Глеб точно в меня не влюблен и ничего взамен не предложит.
Неужели мне больше никто не ответит в любое время дня и ночи? Никто не выслушает, не утешит, не даст совет?
Вдруг накрывает кошмарное одиночество, я спотыкаюсь и едва справляюсь с желанием разреветься, но Артём не дает упасть, ставит музыку на паузу, вырастает рядом и щелкает перед носом пальцами:
– Нелли, Земля вызывает, прием! Ты сама не своя. Так сильно переживаешь?
– Ага. – Об истинных причинах хандры говорить не хочется, поэтому я увиливаю от темы: – Мы должны все сделать идеально, чтобы никто не смог предъявить, что нас выбрали незаслуженно! Страшно не оправдать доверие. Да и… Елена в случае провала живьем сожрет.
– Окей! Тогда давай запишем наш урок. Ты пересмотришь его дома и проанализируешь ошибки – так их будет легче исправить. – Артём достает телефон, но недоброе предчувствие сжимает нутро, я пищу:
– Не беспокойся. Запишу на свой! – Выуживаю трубку из кармана рюкзака и устанавливаю на нерабочей колонке, направив камеру к сцене.
Артём запускает трек сначала, берет меня за руку и обхватывает талию.
Старательно отсчитываю ритм и повторяю шаги. На душе погано: не реагировать на флюиды Клименко невозможно, но, если бы Глеб оказался рядом и прикоснулся вот так, я бы, наверное, свалилась замертво.
Прислушиваюсь к себе, кошусь на губы Артёма, и тот замечает.
Я мгновенно подаюсь назад, но ладонь на спине становится каменной, взлетает выше и ложится на затылок. А в следующую секунду его губы накрывают мои, и волна горячего… испуга, омерзения и бессилия подкатывает к горлу.
Хочется оттолкнуть этого недоумка, треснуть кулаком в живот и послать подальше, но я беру себя в руки.

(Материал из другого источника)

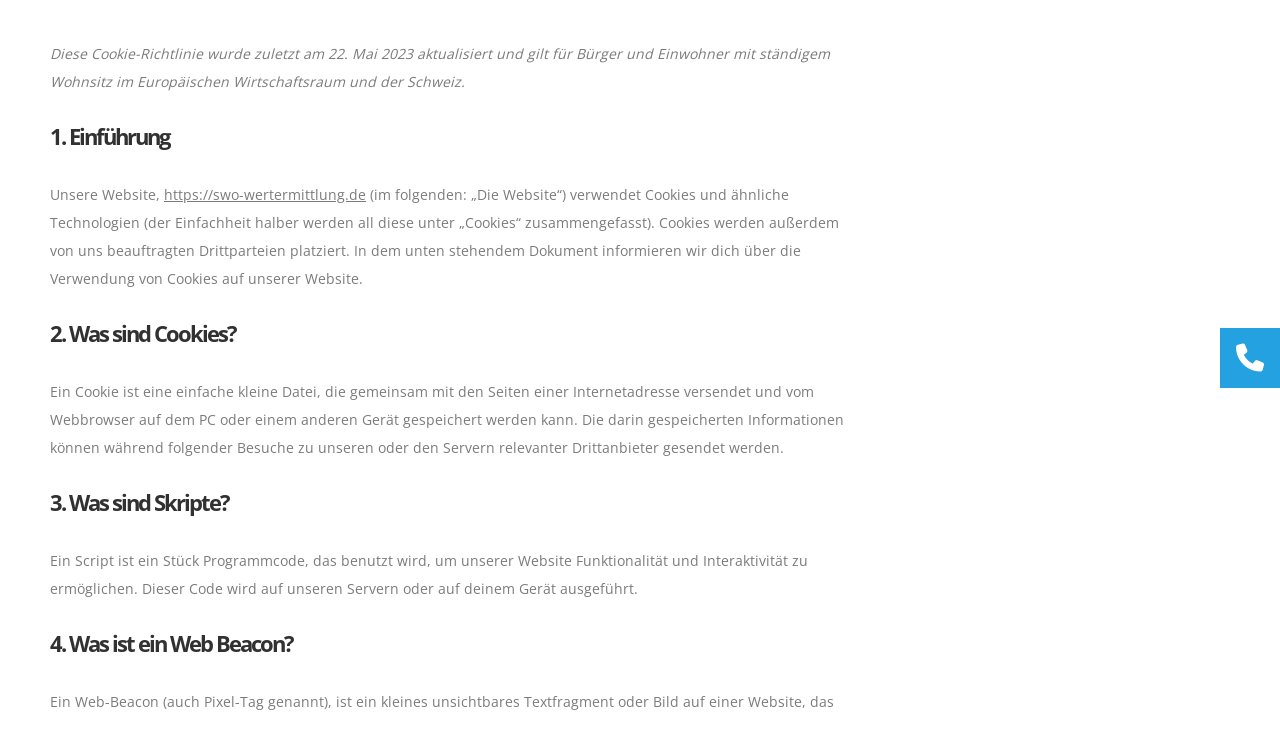

--- FILE ---
content_type: text/plain
request_url: https://www.google-analytics.com/j/collect?v=1&_v=j102&aip=1&a=846446304&t=pageview&_s=1&dl=https%3A%2F%2Fswo-wertermittlung.de%2Fcookie-richtlinie-eu%2F&ul=en-us%40posix&dt=Cookie-Richtlinie%20(EU)%20%E2%80%93%20Immobilienwertermittlung%20SWO-Vermessung&sr=1280x720&vp=1280x720&_u=YEBAAEABAAAAACAAI~&jid=632985903&gjid=1473501568&cid=1189632533.1768880459&tid=UA-182268032-2&_gid=77115256.1768880459&_r=1&_slc=1&gtm=45He61f0h2n81MNHBC74v849774463za200zd849774463&gcd=13l3l3l3l1l1&dma=0&tag_exp=103116026~103200004~104527906~104528501~104684208~104684211~105391252~115495940~115938465~115938469~116682877~117041588&z=1052030403
body_size: -452
content:
2,cG-WLQ4BMZ93J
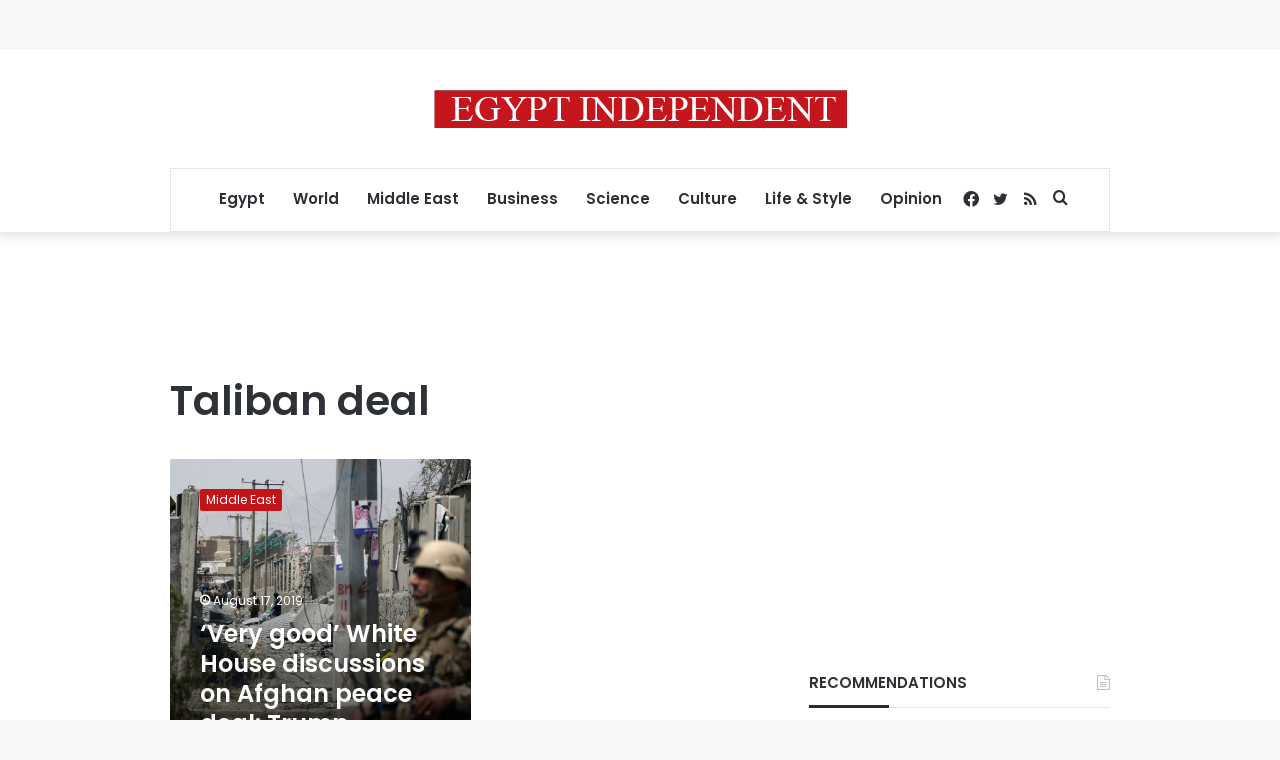

--- FILE ---
content_type: text/html; charset=utf-8
request_url: https://www.google.com/recaptcha/api2/aframe
body_size: 267
content:
<!DOCTYPE HTML><html><head><meta http-equiv="content-type" content="text/html; charset=UTF-8"></head><body><script nonce="H3fzA8CdYLWzngU15a8UeA">/** Anti-fraud and anti-abuse applications only. See google.com/recaptcha */ try{var clients={'sodar':'https://pagead2.googlesyndication.com/pagead/sodar?'};window.addEventListener("message",function(a){try{if(a.source===window.parent){var b=JSON.parse(a.data);var c=clients[b['id']];if(c){var d=document.createElement('img');d.src=c+b['params']+'&rc='+(localStorage.getItem("rc::a")?sessionStorage.getItem("rc::b"):"");window.document.body.appendChild(d);sessionStorage.setItem("rc::e",parseInt(sessionStorage.getItem("rc::e")||0)+1);localStorage.setItem("rc::h",'1768767362293');}}}catch(b){}});window.parent.postMessage("_grecaptcha_ready", "*");}catch(b){}</script></body></html>

--- FILE ---
content_type: application/javascript; charset=utf-8
request_url: https://fundingchoicesmessages.google.com/f/AGSKWxV48hTm_tVzYgIm74sw1nu6txDVe5eCjHfYRM8qN6cPgocFhxoy2gPSl-Y_YZKO2y5tx4Se2WU_0JlVi4Gx1fWF1OLVYF_PNrWpblZ9n1Fl8jP3Kw_5XMSXfAHJBLAYUS9PxiQeVTfR7rwrM-528H5BxZqfDpD73TUA0x2diUcZ5dbbT33wuD4R3ir0/_/story_ad.-ads-management//banners/160/content/ad_/rightnavadsanswer.
body_size: -1291
content:
window['da798e9a-37aa-4b6b-8f76-f5507accd470'] = true;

Я переживаю первый поцелуй с реальным парнем – звездой школы, – разве не таким он и должен быть?
И осознание настырно стучит молоточком по темечку: таким он не должен быть совершенно точно.
– Ты красивая. Сложно было сдержаться… – шепчет Артём мне на ухо. Музыка превратилась в монотонный гул, ноги заплетаются, голова кружится. Никак не определюсь, чего мне хочется больше: прополоскать рот холодной водой или попросить Артёма продолжить, но он отваливает, рассыпается в тысяче извинений и заключает меня в примирительные объятия, из которых я мгновенно выворачиваюсь:
– Все нормально. Давай сначала! Черт, я имею в виду репетицию!
Я бесшумно прикрываю за собой входную дверь, оставляю ботинки на полочке, крадусь в комнату и предусмотрительно запираюсь изнутри. Приглашение Алины присоединиться к чаепитию игнорирую – не соблазняюсь даже запахом свежей выпечки по новому рецепту и сплетнями из жизни селебрити.
Падаю на диван, вытягиваю уставшие убитые ноги, кусаю губы и наконец даю волю слезам.
Мне совсем не нравится такой план покорения мира, мне, черт побери, противно и больно… Но я не могу рассказать об этом Глебу – ведь друга у меня больше нет.
Он не звонит, хотя сам вчера настаивал на разговоре, и мое признание, вероятно, обернется катастрофой. Вся моя жизнь – разрушения, хаос и катастрофа.
Я стираю со щек черные борозды потекшей туши, старательно подрисовываю новые стрелки, раскрываю ноут и, прерывисто вздохнув, нажимаю на значок камеры. Глеб отвечает почти сразу, но странно растягивает слова и несет ахинею. Фоном орет музыка и раздаются громкие голоса. Судя по дебильной улыбочке и незнакомому интерьеру, он не дома и изрядно накидался, значит, никакого признания не выйдет. Да и не нужно оно никому – это тупое признание… Такое же тупое, как я сама.
От разочарования немеют губы, слабеют руки, щиплет глаза, в груди разливается крутой кипяток.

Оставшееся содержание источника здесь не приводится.